Flows are the top-level containers for your evaluation logic. They automatically:

Load configuration from parameters.yaml and catalog.yaml
Set up flow-aware logging
Initialize MLflow experiment tracking
Handle data loading/saving through the catalog

Tasks¶

Tasks are the individual units of work within a flow.
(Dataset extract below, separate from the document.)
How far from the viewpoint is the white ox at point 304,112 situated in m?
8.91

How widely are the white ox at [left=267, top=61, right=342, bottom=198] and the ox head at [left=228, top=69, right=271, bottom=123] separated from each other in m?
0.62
They automatically:

Cache results using hybrid strategies (file-based or row-level)
Retry on failure (3 times by default)
Create MLflow spans for observability
Log automatic metrics (duration, row counts)
Wrap errors with rich context
Register in the task registry for visualization
Load/save data from/to the catalog

The @flow Decorator¶

from latent.prefect import flow
from pydantic import BaseModel

class FlowConfig(BaseModel):
    batch_size: int
    model_name: str

@flow(
    "flow_name",                    # Required: flow name (matches directory name)
    input=["dataset1", "dataset2"], # Optional: input datasets from catalog
    output=["result1", "result2"],  # Optional: output datasets to save
    config_schema=FlowConfig,       # Optional: Pydantic model for typed config
    **flow_kwargs                   # Optional: additional Prefect flow options
)
def my_flow():
    # Your flow logic
    pass

Basic Flow¶

@flow("simple_flow")
def simple_flow():
    """A simple flow with no explicit inputs/outputs."""
    logger.info("Flow started")
    # Your logic here
    return result

Flow with Inputs¶

@flow(
    "processing_flow",
    input=["raw_data", "config_data"]
)
def processing_flow(raw_data, config_data):
    """Flow that loads datasets automatically."""
    # raw_data and config_data are loaded from catalog
    processed = process(raw_data, config_data)
    return processed

Cross-Flow Data Loading¶

@flow(
    "downstream_flow",
    input=["upstream_flow.output_dataset"]
)
def downstream_flow(upstream_data):
    """Load outputs from another flow."""
    # Loads output_dataset from upstream_flow
    result = analyze(upstream_data)
    return result

The @task Decorator¶

from latent.prefect import task

@task(
    "task_name",                    # Required: task name
    input="input_dataset",          # Optional: input dataset name
    output="output_dataset",        # Optional: output dataset name
    cache=True,                     # Optional: enable caching (default: True)
    retry=True,                     # Optional: enable retries (default: True)
    span_type="CHAIN",              # Optional: MLflow span type (CHAIN, AGENT, TOOL, etc.)
    cache_expiration=timedelta(days=7),  # Optional: cache duration
    **task_kwargs                   # Optional: additional Prefect task options
)
def my_task(input_data):
    # Your task logic
    return output_data

Basic Task¶

@task("process_data")
def process_data(data):
    """Simple task with no caching."""
    return data.dropna()

Task with Catalog I/O¶

@task(
    "clean_data",
    input="raw_data",      # Loaded from catalog
    output="cleaned_data"  # Saved to catalog
)
def clean_data(raw_data: pd.DataFrame) -> pd.DataFrame:
    """Task with automatic data loading/saving."""
    cleaned = raw_data.dropna()
    cleaned = cleaned[cleaned['value'] > 0]
    return cleaned

Task with Custom Caching¶

from datetime import timedelta

@task(
    "expensive_computation",
    input="data",
    output="results",
    cache_expiration=timedelta(days=30),  # Cache for 30 days
)
def expensive_computation(data):
    """Task with extended cache duration."""
    # Expensive processing...
    return results

Task without Caching¶

@task(
    "generate_timestamp",
    cache=False,  # Disable caching for non-deterministic tasks
    retry=False   # Disable retries
)
def generate_timestamp():
    """Task that always runs (no caching)."""
    return datetime.now().isoformat()

Typed Configuration¶

Use Pydantic models for type-safe configuration:

from pydantic import BaseModel, Field
from latent.prefect import flow, params

class MyFlowConfig(BaseModel):
    batch_size: int = Field(gt=0, description="Batch size for processing")
    model_name: str
    learning_rate: float = 0.001
    max_iterations: int = Field(default=1000, le=10000)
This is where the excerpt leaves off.